▶ [PROVIDED RECORDS]

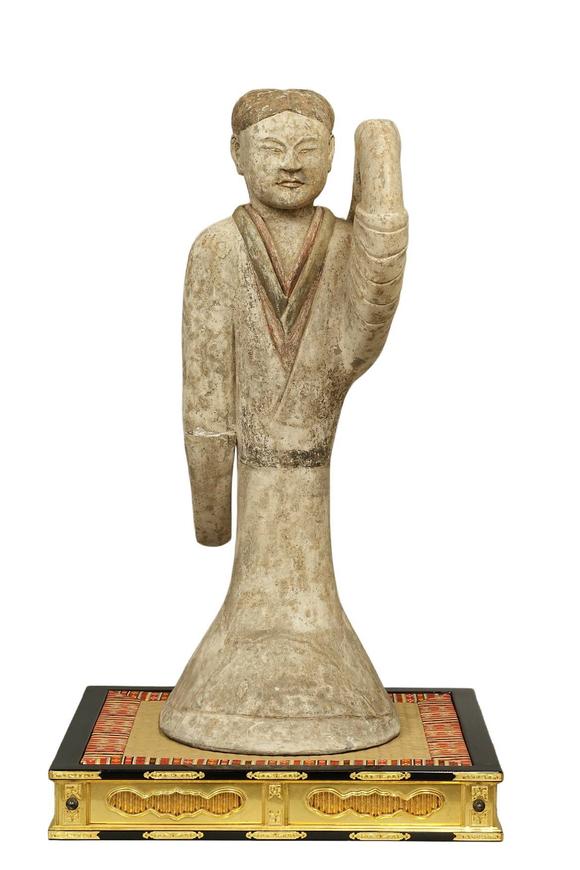 京都祇園會(huì)拍賣西漢 彩陶女樂舞俑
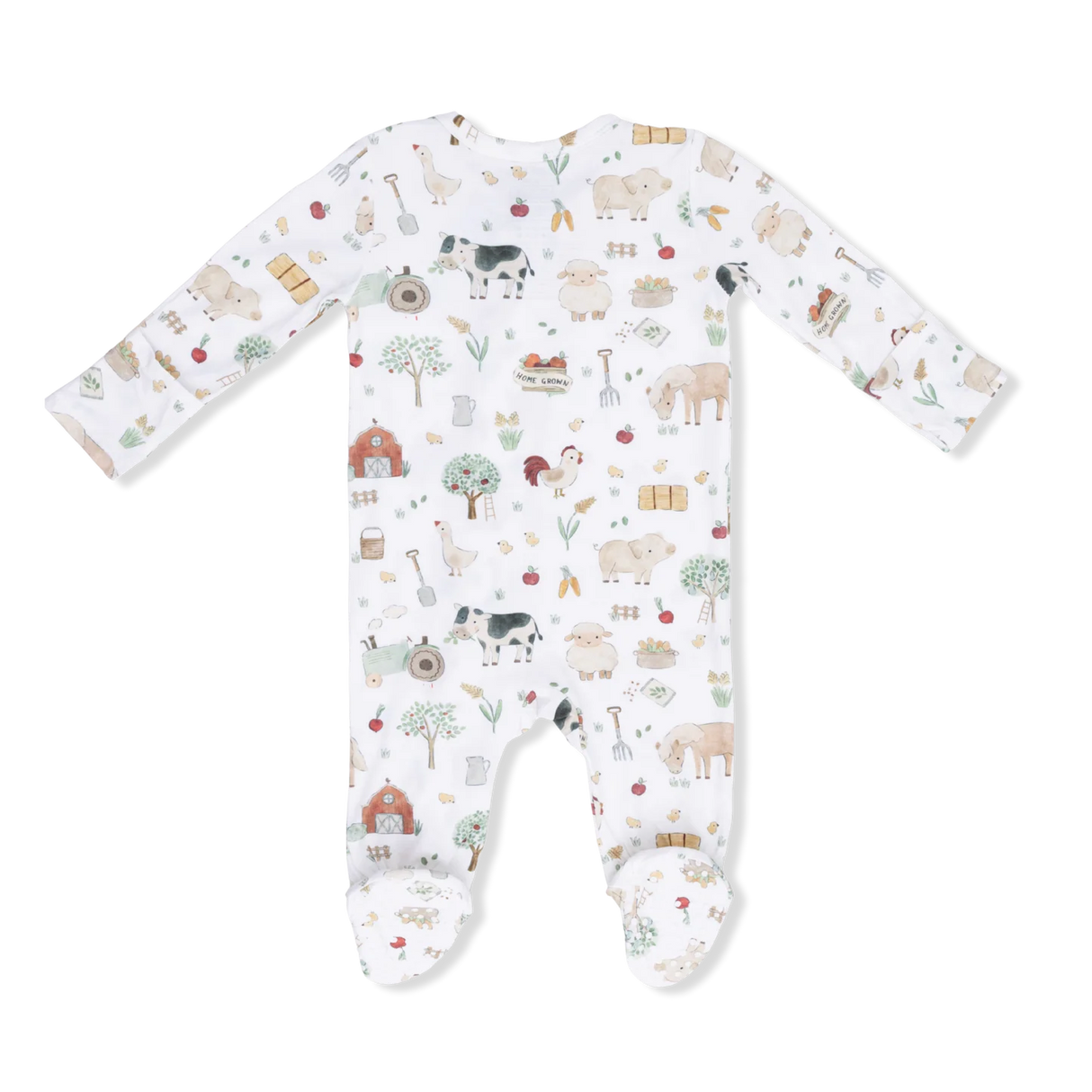 Zip Footie - Cute Farm Animals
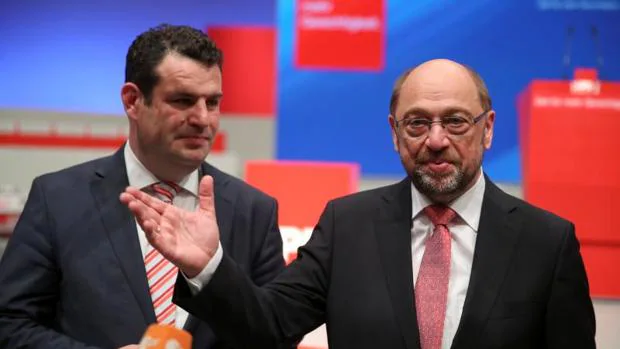 Martin Schulz, durante el acto del Partido Socialdemócrata Alemán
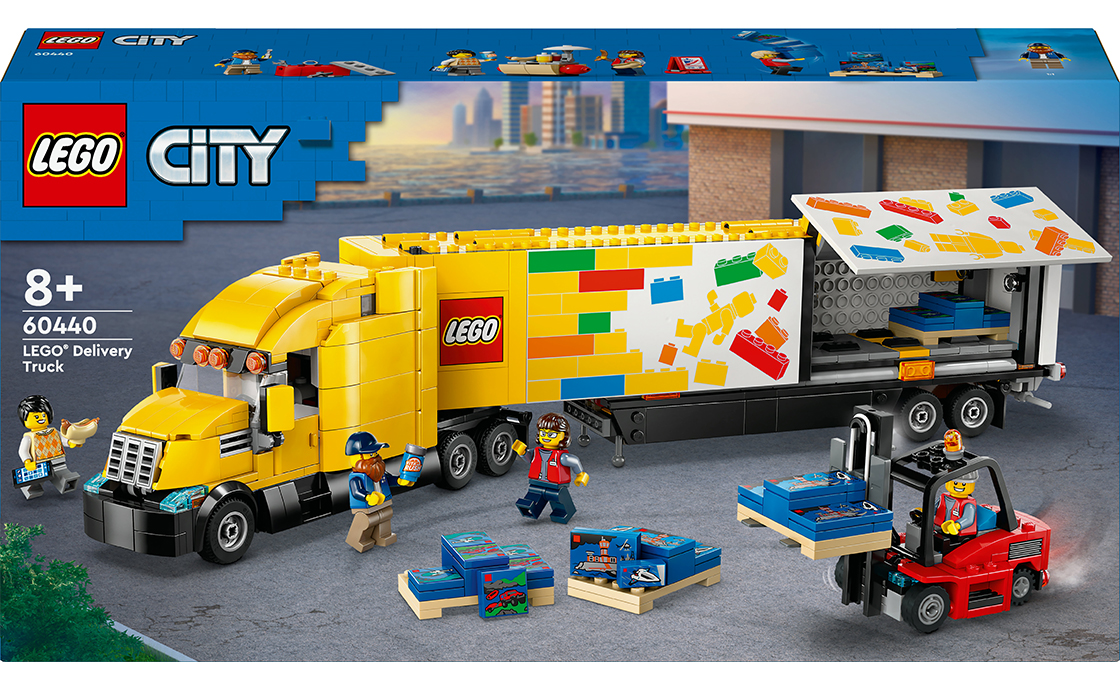 Конструктор LEGO City Жовта кур'єрська вантажівка (60440), фото №1 Конструктор LEGO City Жовта кур'єрська вантажівка (60440), фото №1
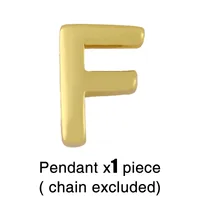 Fashion Letter Copper 18k Gold Plated Necklace In Bulk sku image 7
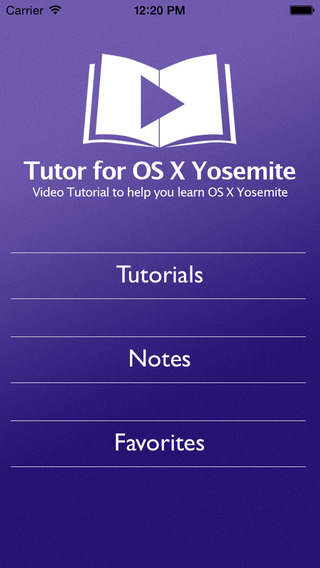 Tutor for OS X Yosemite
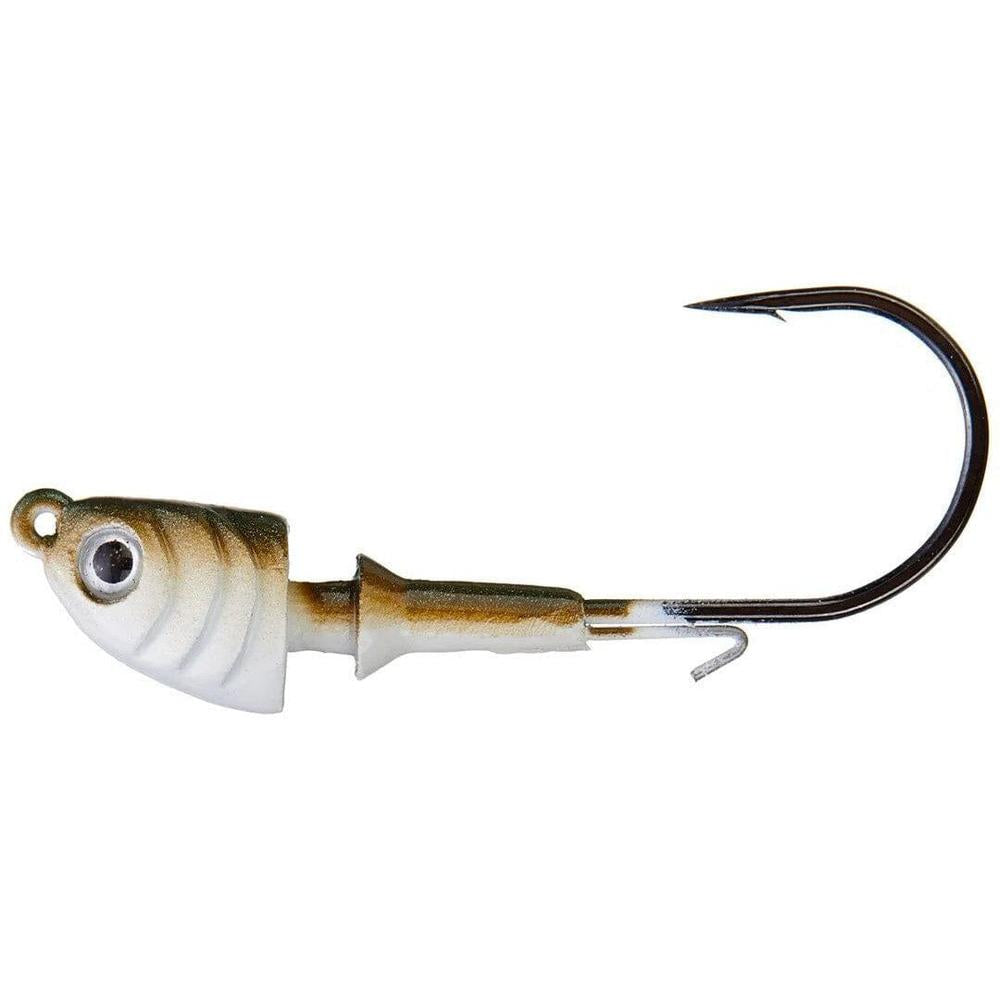 Dirty Jigs Tactical Bassin Finesse Swimbait Jig Head 1/4 2/0 3pk Tennessee Shad 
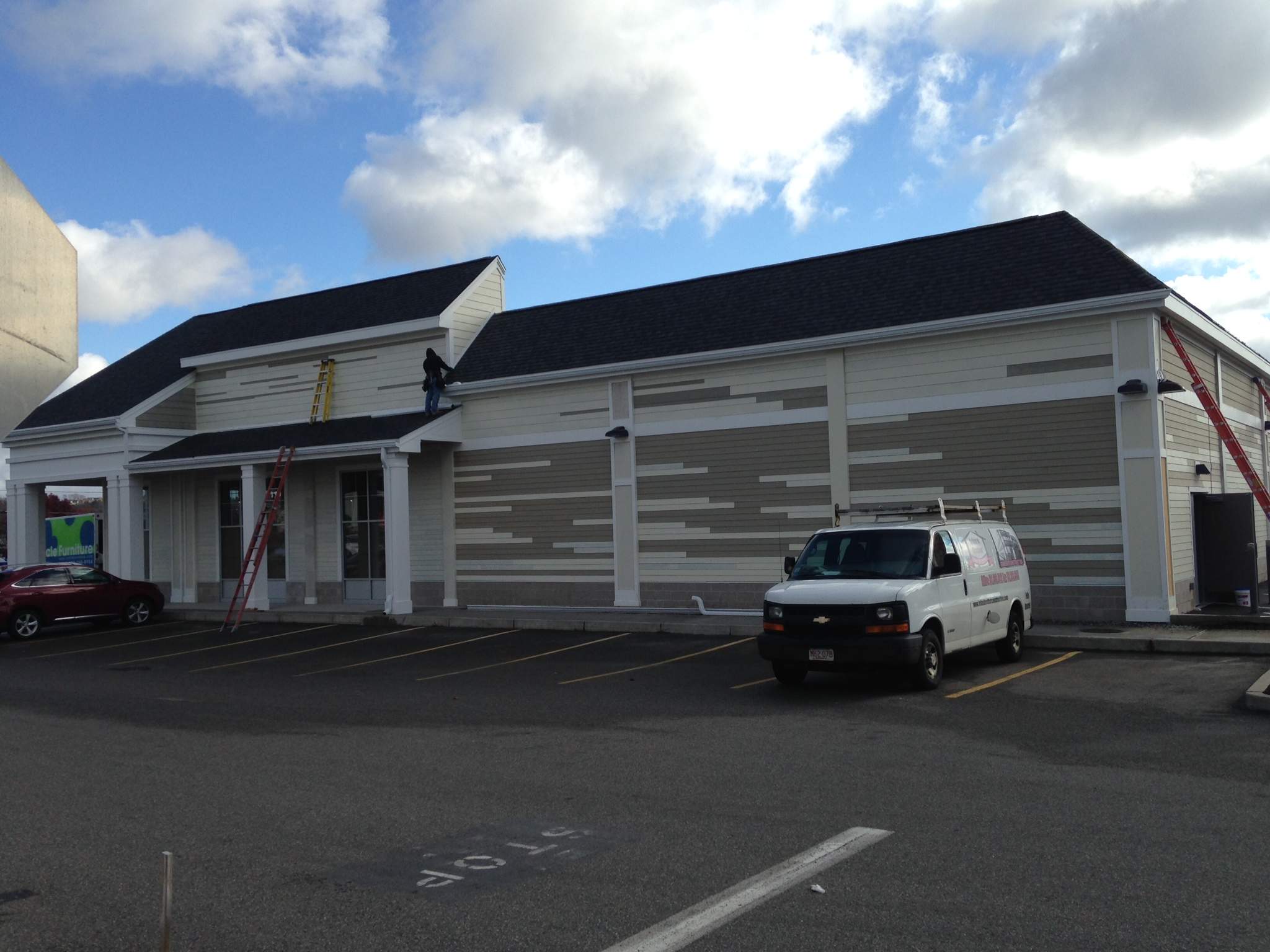 Gutter Pro on the job in Middleton, MA by Gutter Pro Enterprises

▶ [YOUR OBJECTIVE]
Print each line of the material above word for word, leaving out the pictures.

▶ [ANSWER TO THIS PROBLEM]
 京都祇園會(huì)拍賣西漢 彩陶女樂舞俑
 Zip Footie - Cute Farm Animals
 Martin Schulz, durante el acto del Partido Socialdemócrata Alemán
 Конструктор LEGO City Жовта кур'єрська вантажівка (60440), фото №1 Конструктор LEGO City Жовта кур'єрська вантажівка (60440), фото №1
 Fashion Letter Copper 18k Gold Plated Necklace In Bulk sku image 7
 Tutor for OS X Yosemite
 Dirty Jigs Tactical Bassin Finesse Swimbait Jig Head 1/4 2/0 3pk Tennessee Shad 
 Gutter Pro on the job in Middleton, MA by Gutter Pro Enterprises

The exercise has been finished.